По крыше застучал дождь, сначала несмело, а потом, набирая силу, все громче и злее.
– Да помню я! – отмахнулся Теодор. К нему начала понемногу возвращаться его природная живость. – Помилуйте, Уинифред, вы пересказывали мне все это не далее, как мы сели в карету!
– У вас в одно ухо влетает, а в другое вылетает, – парировала она. – Можете представиться своим именем – раз они такие затворники, как говорит Эвелин, вряд ли станут распускать слухи. А услышав знакомую фамилию, они охотнее проникнутся к нам доверием.
Теодор важно кивнул.
– Как скажете, миссис Дарлинг.
Уинифред вспыхнула и процедила:
– Уймитесь. Приберегите ваш артистизм до лучших времен.

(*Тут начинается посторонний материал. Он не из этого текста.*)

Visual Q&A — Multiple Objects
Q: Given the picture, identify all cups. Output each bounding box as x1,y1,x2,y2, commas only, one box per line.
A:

– Слушаюсь. – Юноша отвесил ей поклон – не с целью уколоть, как это делал Стеллан, а просто из веселья. В глазах от смеха плясали золотые лучики. – Чем же мне заниматься до лучших времен?
Уинифред была уверена, что ее предложение не понравится Теодору. Более того, она почти предвкушала его ужас.
– Мне нужно, чтобы вы помогли кое с чем. С одной подготовительной мерой.